**WHAT YOU SHOULD DO**
Restate every record word for word, without the pictures.

[Transcribed page contents]
================
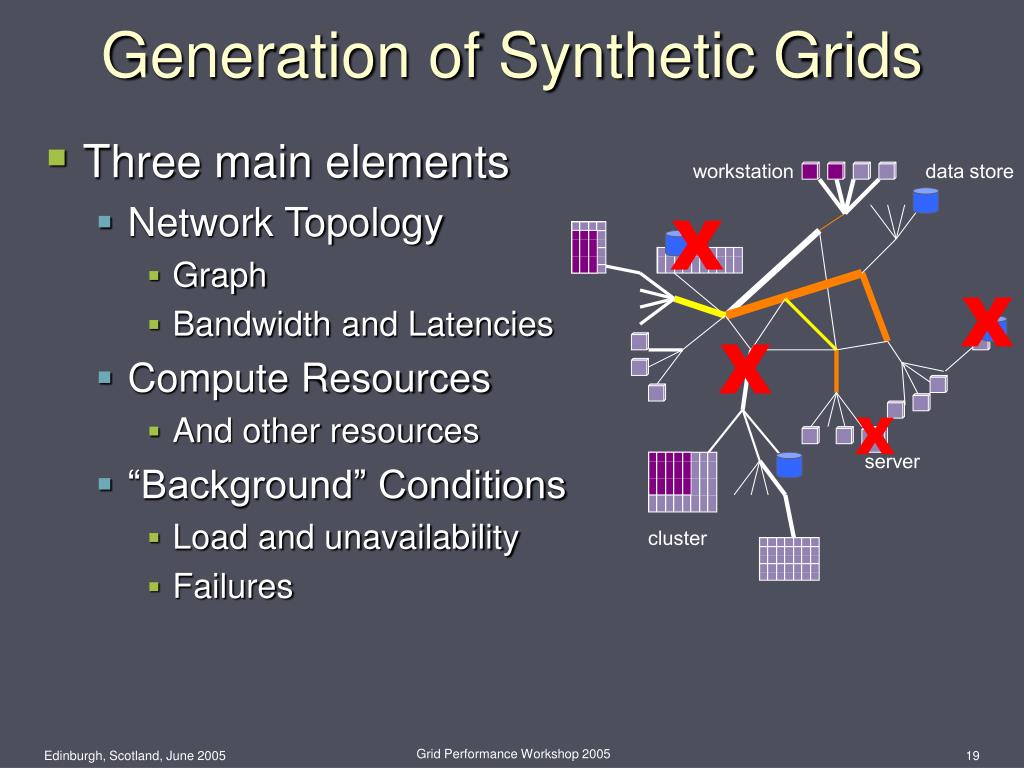 Generation of Synthetic Grids

Three main elements
Network Topology
Graph
Bandwidth and Latencies
Compute Resources
And other resources
“Background” Conditions
Load and unavailability
Failures

workstation
data store
X
X
X
X
server
cluster

Edinburgh, Scotland, June 2005
Grid Performance Workshop 2005
19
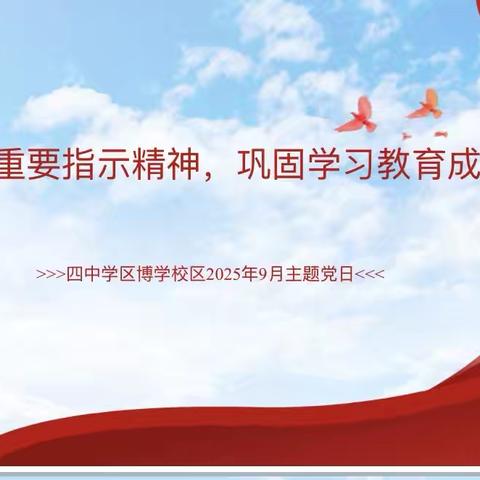 重要指示精神，巩固学习教育成

>>>四中学区博学校区2025年9月主题党日<<<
================
**ANSWER TO THIS EXERCISE**
 Generation of Synthetic Grids

Three main elements
Network Topology
Graph
Bandwidth and Latencies
Compute Resources
And other resources
“Background” Conditions
Load and unavailability
Failures

workstation
data store
X
X
X
X
server
cluster

Edinburgh, Scotland, June 2005
Grid Performance Workshop 2005
19
 重要指示精神，巩固学习教育成

>>>四中学区博学校区2025年9月主题党日<<<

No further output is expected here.